• _Source document_:
╔══
You will notice the "unfair" practices are *SPECIFIED * ... it is not the "unfair" that makes something illegal it is the "specified".

And Carolinian does not get to do the specifying - simple really.


----------



## Carolinian

Beefnot said:


> With RCI, you know before you deposit what TPUs you will be given. It is not a blind deposit.



. . . but it is blind as heck as to what you will get in return if you use a search, and the best weeks usually require searchs.  You only look at one side of the equation.


----------



## Beefnot

Carolinian said:


> . . . but it is blind as heck as to what you will get in return if you use a search, and the best weeks usually require searchs.  You only look at one side of the equation.



That is no different than with any other exchange company.


----------



## Carolinian

Don't know where you pulled this quote from, as you don't reference it.  Probably somewhere inherently unreliable like Wikipedia.  Whoever wrote it sound like they have never pulled down a statute book and actually read one of these laws.

I suggest you educate yourself by reading the actual statutes.  Most, possibly all do NOT ''specify'' unfair practices.  They just use the word ''unfair'' which is very broad.  That's what the New Jersey law, that RCI was sued under, does, and that is what the North Carolina law does.  Fraud has specific elements that have to be proven, but the statutes give the court broad discretion to determine what is ''unfair'' or ''deceptive''.  And as I have said before, it is up to the court, not RCI or RCI's cheerleading squad, to determine what is ''unfair'' or ''deceptive''.

As to one of RCI's major transgressions, its rentals to the general public, I think amendment of some other state statutes would be in order.  The laws on exchange company disclosures that have to be signed by those who purchase from developers were written in the era when exchange companies only provided exchanges.  Rewriting these laws to require exchange companies to make very detailed disclosure of their rental to the public activities would probably sink lots of developer sales and send developers either to jerk RCI's chain very very hard to stop this practice, or to jump to II.
Full disclosure would shine a light somewhere that buyers need to take a look at and would help break up the exchange company malpractice of renting exchange deposits to the general public.




ampaholic said:


> "Consumer protection consists of laws and organizations designed to ensure the rights of consumers as well as fair trade competition and the free flow of truthful information in the marketplace. The laws are designed to prevent businesses that engage in fraud or *specified unfair practices* from gaining an advantage over competitors and may provide additional protection for the weak and those unable to take care of themselves."
> 
> You will notice the "unfair" practices are *SPECIFIED * ... it is not the "unfair" that makes something illegal it is the "specified".
> 
> And Carolinian does not get to do the specifying - simple really.


----------



## Beefnot

I believe you are correct about unfair practices not needing to have been previously specified.  I also edited your quote for completeness.
╚══
• _Extracted material_:
╔══
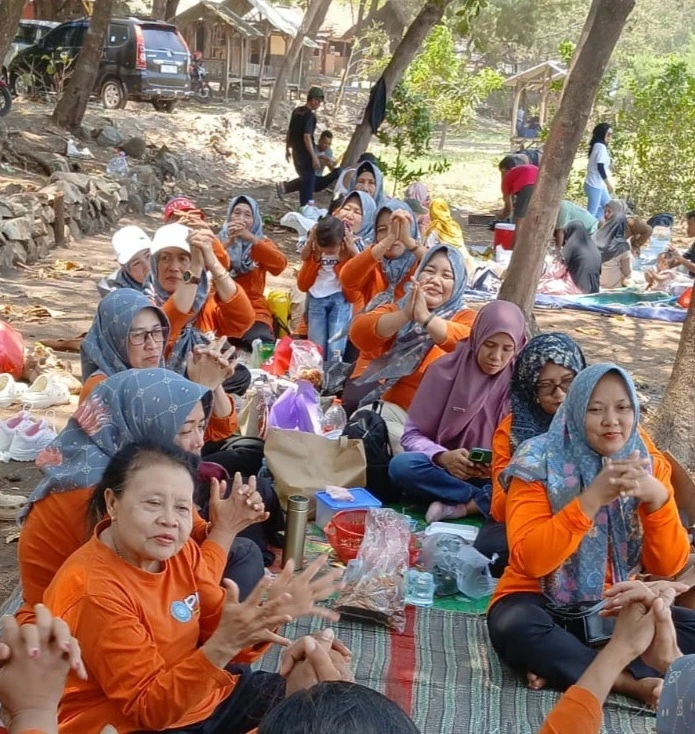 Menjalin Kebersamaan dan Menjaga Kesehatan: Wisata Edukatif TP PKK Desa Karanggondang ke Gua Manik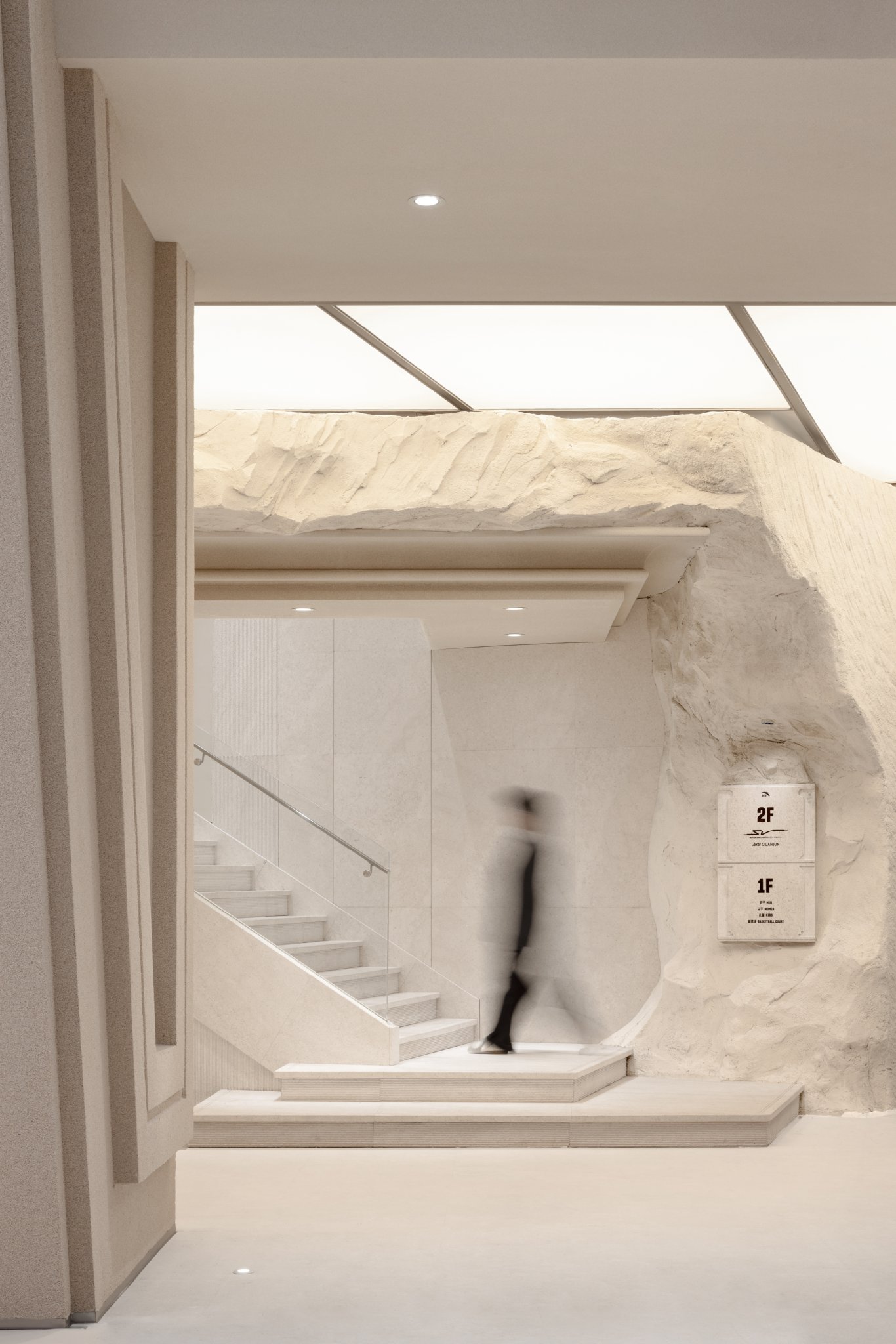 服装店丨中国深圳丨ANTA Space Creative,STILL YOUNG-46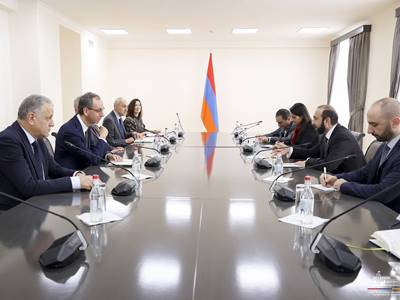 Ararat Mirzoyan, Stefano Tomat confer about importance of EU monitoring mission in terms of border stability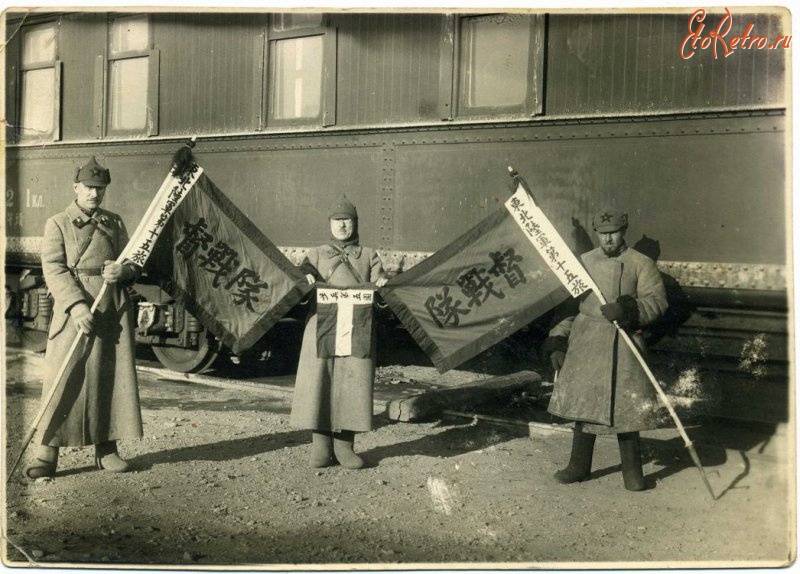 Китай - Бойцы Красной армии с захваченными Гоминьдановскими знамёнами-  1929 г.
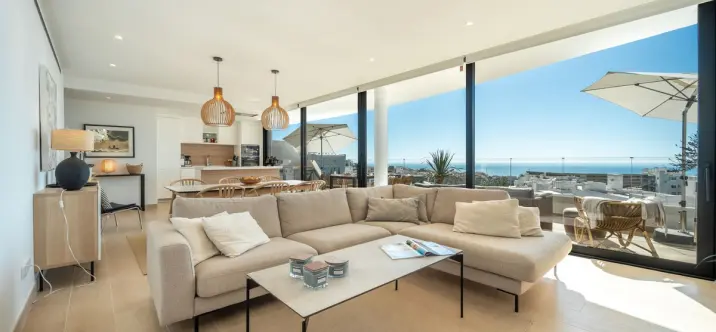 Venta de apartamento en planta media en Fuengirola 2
╚══
Write the next part of the forum thread on RCI and consumer protection law, picking up after its last post. The records have no connection to the forum thread.

Carolinian said:


> I suggest you educate yourself by reading the actual statutes.  Most, possibly all do NOT ''specify'' unfair practices.  They just use the word ''unfair'' which is very broad.  That's what the New Jersey law, that RCI was sued under, does, and that is what the North Carolina law does.  Fraud has specific elements that have to be proven, but the statutes give the court broad discretion to determine what is ''unfair'' or ''deceptive''.  And as I have said before, it is up to the court, not RCI or RCI's cheerleading squad _or the relentlessly crazed RCI haters like myself_, to determine what is ''unfair'' or ''deceptive''


----------



## ronparise

Back to our original post

The op deposited a week with RCI and received 26 tpu for that week. Presumably sometime later he will use those tpu to resereve a week or two or three 

Presumably he has taken a look at what weeks are available and what 26 tpu would buy and went forward with that deposit either because of what he can get for it (or in spite of it)

Thats the ops transaction with RCI, I dont see anything else he needs to be concerned with. He decided it was in his best interest to go forward with the deposit

The fact that RCI is requiring 47 tpu of someone else, to reserve that deposited week is of no concern to the op...Thats another transaction that he has no part in. If anyone is getting screwed by RCI its the guy that pays 47 tpu, not the op

I think we need to remember that the weeks we deposit to RCI are weeks we dont want or cant use ie trash...That we get anything for them seems to be a plus to me...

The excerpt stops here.